(TUGAS YANG DIKERJAKAN): Salin kata demi kata bagian teks tentang sejarah wilayah Dalung, mulai dari "Sebelum Mengwi hancur" sampai "seperti sekarang ini.".

(TEKS SUMBER):
Diadopsi Dari : Sumber diadopsi dari Henk Schulte Nordholt: 2006:




Dilihat dari posisi geografis tersebut Dalung merupakan perbatasan antara Kecamatan Mengwi dan Kuta tetapi semuanya masih dalam satu Kabupaten Badung, Bali. Dari posisi letak geografisnya sebenarnya Dalung lebih cocok masuk Kecamatan Mengwi, logikanyanya adalah, jaman dahulu sungai adalah batas suatu wilayah. Kebetulan Dalung berada di wilayah sebelah Barat Sungai Yeh Poh. secara geografis Sedauh Tukad Yeh Poh sebenarnya wilayah Mengwi. Akibat adanya perang Tibubeneng yang menyebabkan hancurnya Tibubeneng, menyebabkan menjadi wilayah yang terpisah dengan Mengwi. Perang Tibubeneng sebenarnya perseteruan keluarga antara I Gusti Nyoman Rai dari Dalung dengan I Gusti Gede Mangku dari Tibubeneng. Dalung dibantu oleh Badung dan Kerobokan, dan Padangluah. Akhirnya Tibubeneng hancur, perang dimenangkan oleh I Gusti Nyoman Rai dari Dalung. Akibatnya wilayah yang menjadi kekuasaannya I Gusti Gede Mangku banyak dibawah kendali Badung. Semenjak itu komunikasi lebih banyak ke Badung. Dan bahkan beberapa orang Badung mulai tinggal di Tibubeneng. Sampai sekarang wilayah yang dulunya dipegang oleh I Gusti Gede Mangku sebagai penguasa Tibubeneng sebelumnya secara komunikasi menjadi kurang lancar ke Mengwi, dampaknya ketika jaman Republik bentuk akses komunikasi ini menyebabkan wilayah ini lebih cenderung masuk ke wilayah kec. Kuta.


Gambar diadopsi dari Henk Schulte Nordholt: 2006:


Sebelum Mengwi hancur (1891), wilayah Mengwi cukup luas. Untuk batas selatan Bahkan sampai Uluwatu. tetapi akibat pernikahan I Gusti Ayu Bongan ke Badung, menyebabkan Sedauh Tukad Mati menjadi milik Badung. Ini termasuk sebagian wilayah I Gusti Gede Meliling, termasuk Padangluah. Setelah I Gusti Gede Meliling wafat, perkembangan politik di wilayah kekuasaannya menjadi berubah. Konflik kepentingan antara putra-putra meliling semakin besar. Wilayah ini menjadi terpecah-pecah antara kubu I Gusti Gede Mangku (dominan komunikasi kie Mengwi) dengan I Gusti Nyoman Rai dari Dalung lebih dominan komunikasi ke Badung. Komunikasi ini menjadi lebih kuat ketika Perang Tibubeneng terjadi. Hal inilah membuat bentuk wilayah kecamatan seperti sekarang ini.

(BAHAN YANG DIBERIKAN):
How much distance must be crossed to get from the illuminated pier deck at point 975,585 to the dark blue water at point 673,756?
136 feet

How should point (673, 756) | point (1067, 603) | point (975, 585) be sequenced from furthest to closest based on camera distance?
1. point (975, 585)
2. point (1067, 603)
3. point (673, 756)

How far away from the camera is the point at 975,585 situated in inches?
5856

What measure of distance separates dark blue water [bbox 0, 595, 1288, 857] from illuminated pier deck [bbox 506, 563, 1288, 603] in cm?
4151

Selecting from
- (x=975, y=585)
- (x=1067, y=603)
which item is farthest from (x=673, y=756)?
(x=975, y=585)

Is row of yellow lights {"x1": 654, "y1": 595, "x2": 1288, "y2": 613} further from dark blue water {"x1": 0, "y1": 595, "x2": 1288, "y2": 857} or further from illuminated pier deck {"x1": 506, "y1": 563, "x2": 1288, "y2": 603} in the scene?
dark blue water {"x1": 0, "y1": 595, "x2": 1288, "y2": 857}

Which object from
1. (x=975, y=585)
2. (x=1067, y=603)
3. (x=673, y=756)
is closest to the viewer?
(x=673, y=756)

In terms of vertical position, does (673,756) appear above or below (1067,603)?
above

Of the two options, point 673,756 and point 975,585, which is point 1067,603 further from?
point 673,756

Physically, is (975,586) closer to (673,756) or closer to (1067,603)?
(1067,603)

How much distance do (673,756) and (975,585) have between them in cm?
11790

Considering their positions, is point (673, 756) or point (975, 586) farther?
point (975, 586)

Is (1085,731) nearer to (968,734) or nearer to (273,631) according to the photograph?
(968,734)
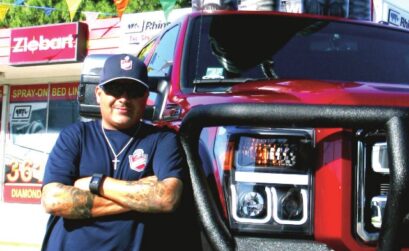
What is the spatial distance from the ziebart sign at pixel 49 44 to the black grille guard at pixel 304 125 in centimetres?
1255

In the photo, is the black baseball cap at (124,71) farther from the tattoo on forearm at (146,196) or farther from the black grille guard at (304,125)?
the tattoo on forearm at (146,196)

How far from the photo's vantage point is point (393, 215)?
2469 millimetres

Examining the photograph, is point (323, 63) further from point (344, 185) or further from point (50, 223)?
point (50, 223)

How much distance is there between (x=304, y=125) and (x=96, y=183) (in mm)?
934

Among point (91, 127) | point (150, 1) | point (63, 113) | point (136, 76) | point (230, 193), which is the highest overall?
point (150, 1)

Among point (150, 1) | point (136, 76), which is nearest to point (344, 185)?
point (136, 76)

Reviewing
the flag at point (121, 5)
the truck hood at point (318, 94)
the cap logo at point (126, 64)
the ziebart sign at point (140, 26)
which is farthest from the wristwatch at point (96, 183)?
the flag at point (121, 5)

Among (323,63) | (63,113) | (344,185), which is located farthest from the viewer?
(63,113)

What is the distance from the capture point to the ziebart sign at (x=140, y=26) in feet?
46.4

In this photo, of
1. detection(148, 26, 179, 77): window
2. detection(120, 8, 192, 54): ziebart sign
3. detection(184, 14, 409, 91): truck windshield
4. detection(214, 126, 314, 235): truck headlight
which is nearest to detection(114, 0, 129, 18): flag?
detection(120, 8, 192, 54): ziebart sign

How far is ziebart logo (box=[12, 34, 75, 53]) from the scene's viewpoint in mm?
15250

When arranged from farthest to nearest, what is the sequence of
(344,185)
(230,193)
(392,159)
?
(230,193) → (344,185) → (392,159)

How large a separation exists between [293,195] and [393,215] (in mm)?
462

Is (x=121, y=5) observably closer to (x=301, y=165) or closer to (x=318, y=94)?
(x=318, y=94)
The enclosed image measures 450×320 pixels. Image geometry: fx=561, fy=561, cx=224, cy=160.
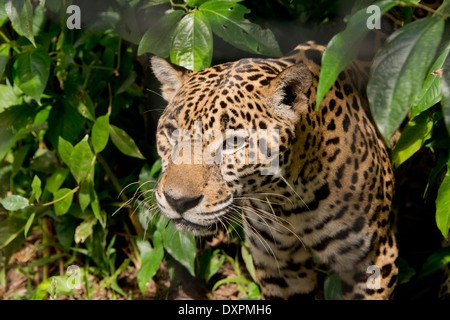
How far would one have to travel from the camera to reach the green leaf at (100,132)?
3105mm

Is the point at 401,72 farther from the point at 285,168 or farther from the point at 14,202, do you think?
the point at 14,202

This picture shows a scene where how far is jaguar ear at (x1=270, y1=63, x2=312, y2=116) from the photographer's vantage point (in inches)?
92.1

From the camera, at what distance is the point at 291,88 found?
241 centimetres

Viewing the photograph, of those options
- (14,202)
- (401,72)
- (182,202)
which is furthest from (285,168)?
(14,202)

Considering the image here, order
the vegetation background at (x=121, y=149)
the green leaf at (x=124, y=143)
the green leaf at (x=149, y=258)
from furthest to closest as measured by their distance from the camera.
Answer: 1. the green leaf at (x=149, y=258)
2. the green leaf at (x=124, y=143)
3. the vegetation background at (x=121, y=149)

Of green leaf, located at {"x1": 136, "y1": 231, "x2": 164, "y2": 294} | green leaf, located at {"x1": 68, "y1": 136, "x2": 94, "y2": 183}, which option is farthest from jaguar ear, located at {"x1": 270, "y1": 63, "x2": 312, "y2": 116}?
green leaf, located at {"x1": 136, "y1": 231, "x2": 164, "y2": 294}

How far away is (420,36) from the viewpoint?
161 cm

(HASIL AKHIR):
Sebelum Mengwi hancur (1891), wilayah Mengwi cukup luas. Untuk batas selatan Bahkan sampai Uluwatu. tetapi akibat pernikahan I Gusti Ayu Bongan ke Badung, menyebabkan Sedauh Tukad Mati menjadi milik Badung. Ini termasuk sebagian wilayah I Gusti Gede Meliling, termasuk Padangluah. Setelah I Gusti Gede Meliling wafat, perkembangan politik di wilayah kekuasaannya menjadi berubah. Konflik kepentingan antara putra-putra meliling semakin besar. Wilayah ini menjadi terpecah-pecah antara kubu I Gusti Gede Mangku (dominan komunikasi kie Mengwi) dengan I Gusti Nyoman Rai dari Dalung lebih dominan komunikasi ke Badung. Komunikasi ini menjadi lebih kuat ketika Perang Tibubeneng terjadi. Hal inilah membuat bentuk wilayah kecamatan seperti sekarang ini.